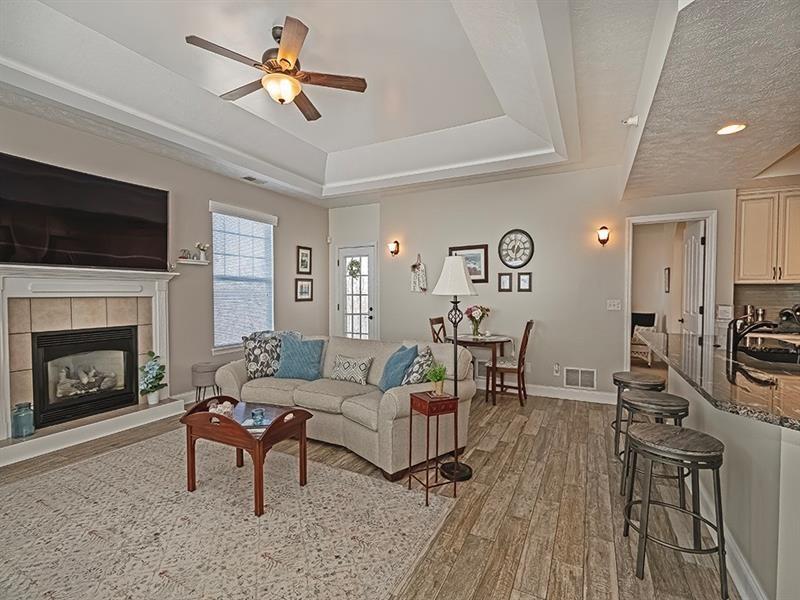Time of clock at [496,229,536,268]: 6:14
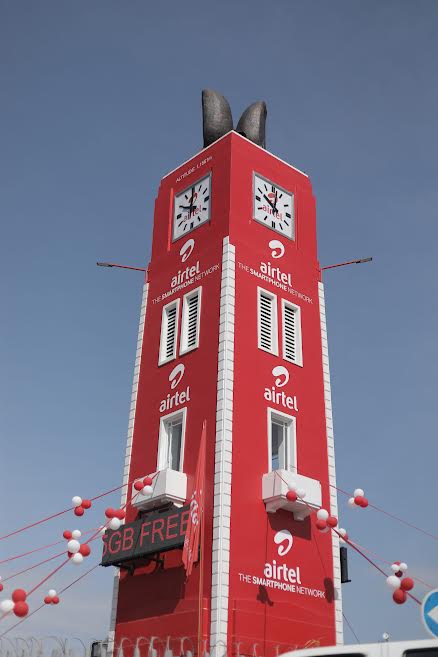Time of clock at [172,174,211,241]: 10:00
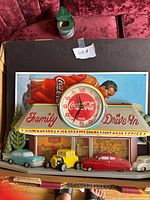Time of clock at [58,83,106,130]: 11:34
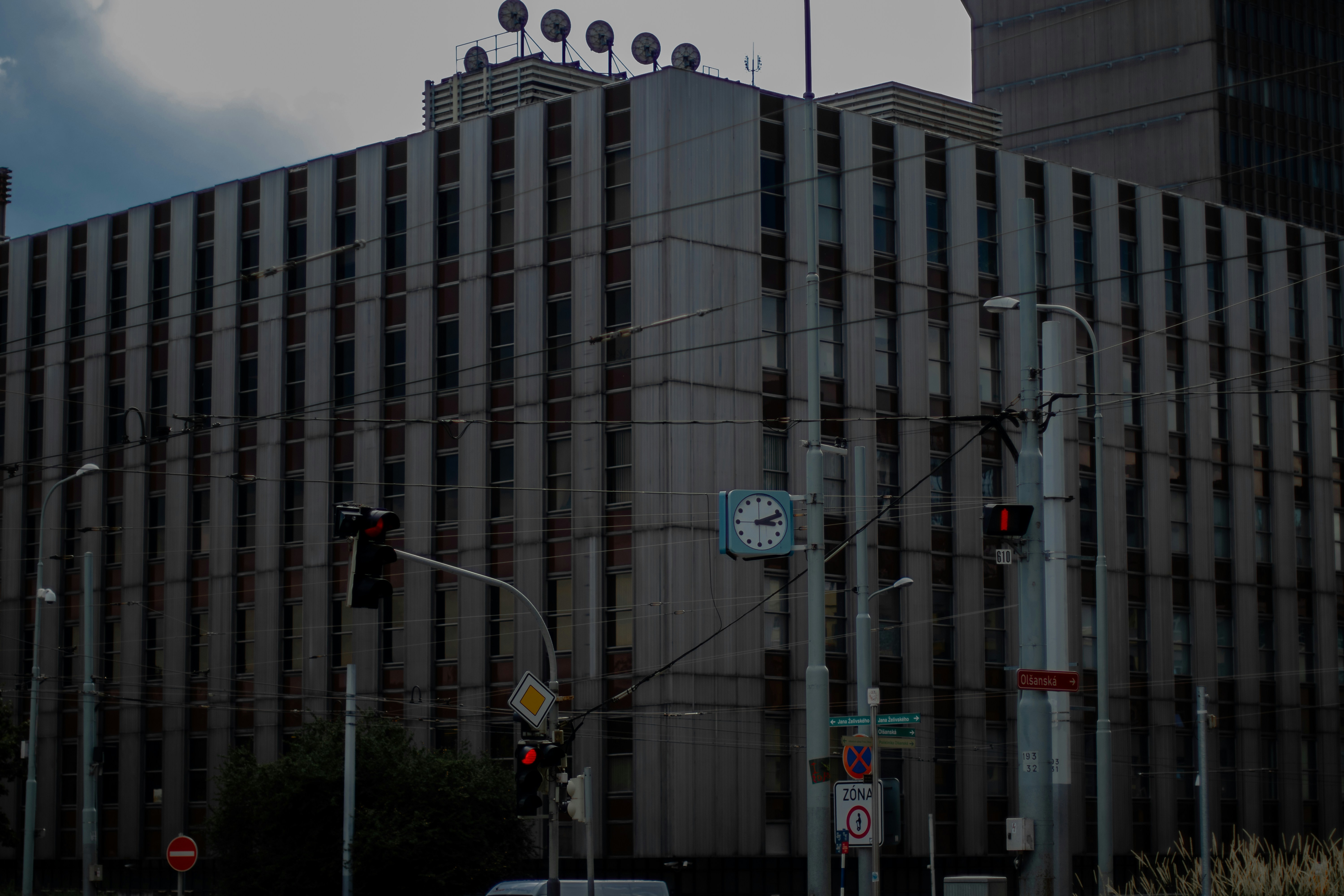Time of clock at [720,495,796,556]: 3:11
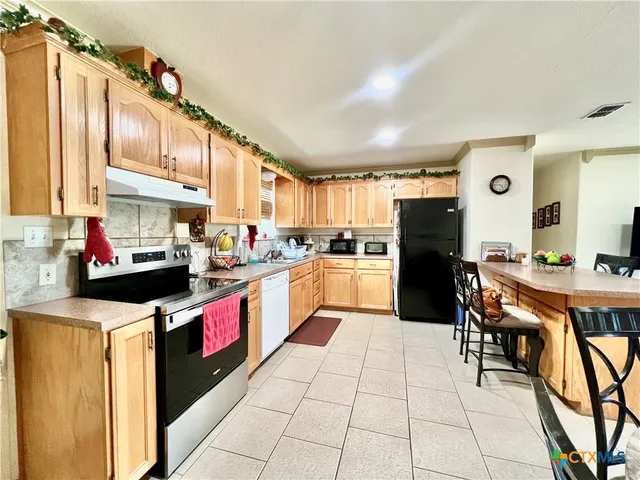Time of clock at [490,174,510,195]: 4:46
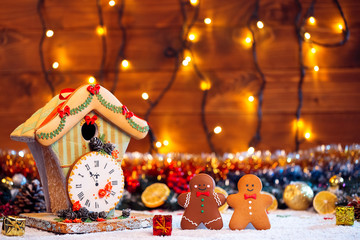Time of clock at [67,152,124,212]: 11:54
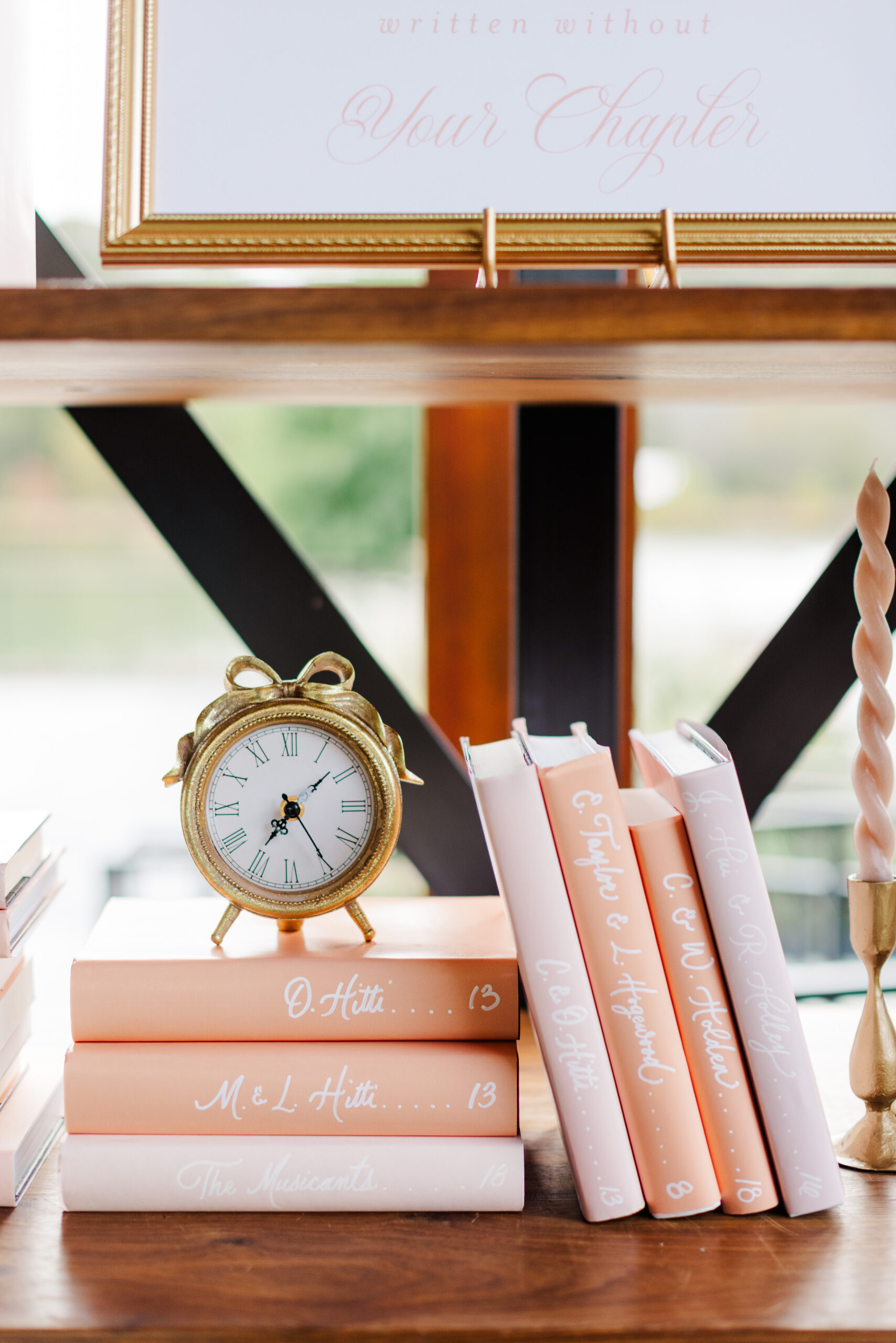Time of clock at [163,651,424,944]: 7:08
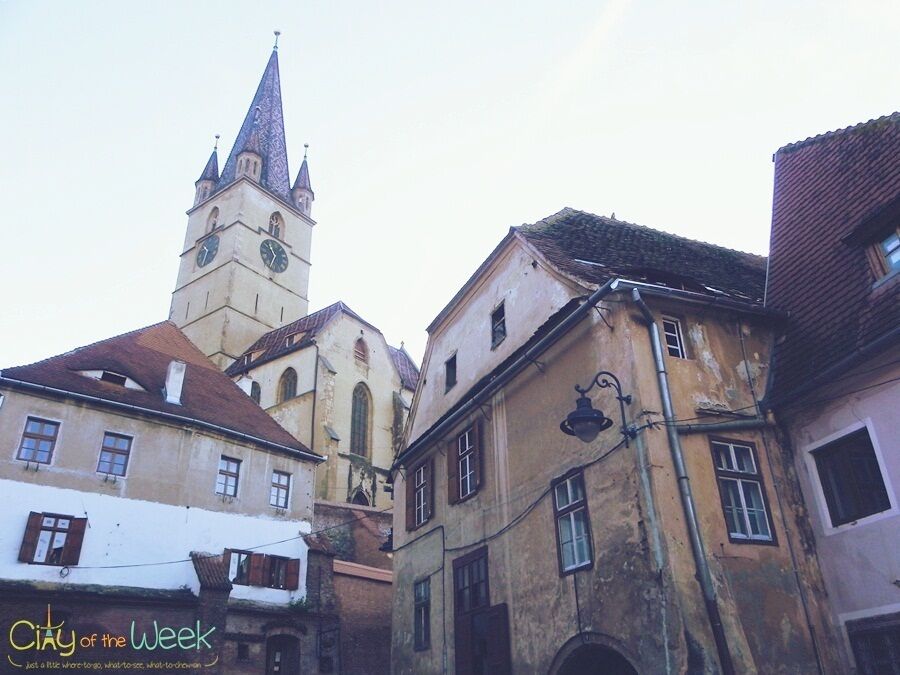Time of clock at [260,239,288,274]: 10:34
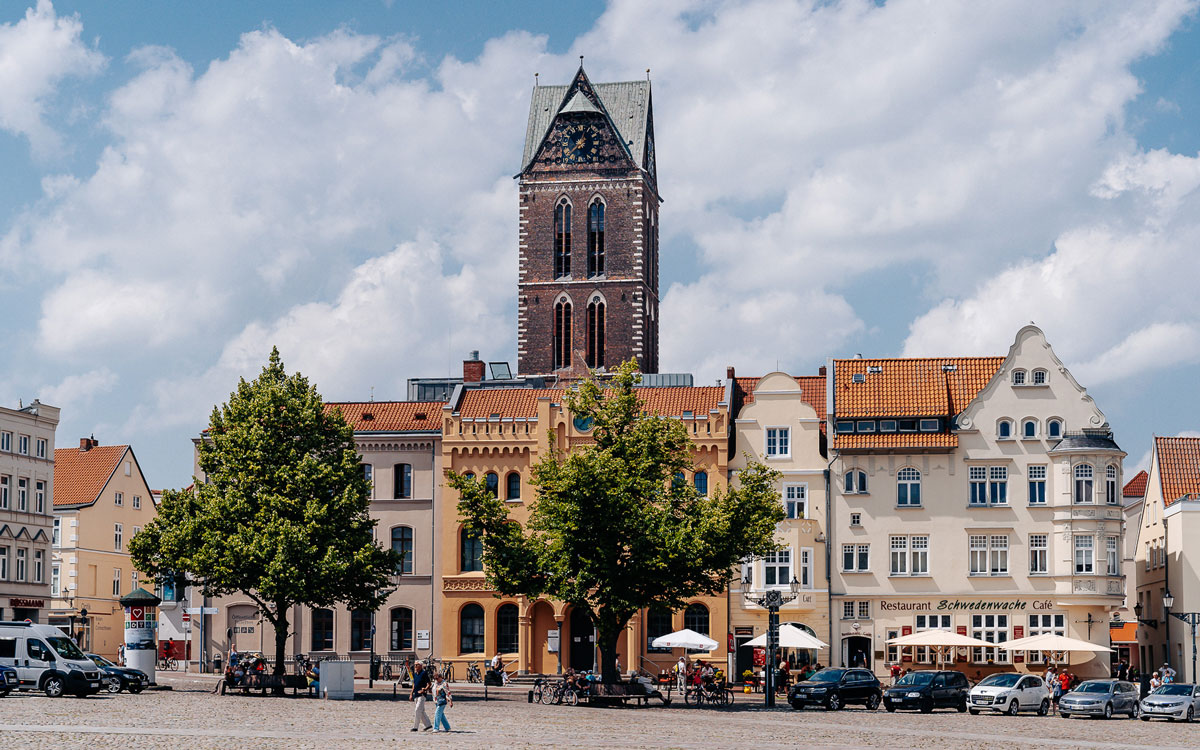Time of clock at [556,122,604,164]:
□ □ □ □ □ □ □
> **What the task asks**: Can you render all the items above as a Markdown table with the columns "Row" and "Item", numbering each row, skipping blank lines, and leaving the pictures out?

> **Exercise output**:
| Row | Item |
|---|---|
| 1 | Time of clock at [496,229,536,268]: 6:14 |
| 2 | Time of clock at [172,174,211,241]: 10:00 |
| 3 | Time of clock at [58,83,106,130]: 11:34 |
| 4 | Time of clock at [720,495,796,556]: 3:11 |
| 5 | Time of clock at [490,174,510,195]: 4:46 |
| 6 | Time of clock at [67,152,124,212]: 11:54 |
| 7 | Time of clock at [163,651,424,944]: 7:08 |
| 8 | Time of clock at [260,239,288,274]: 10:34 |
| 9 | Time of clock at [556,122,604,164]: |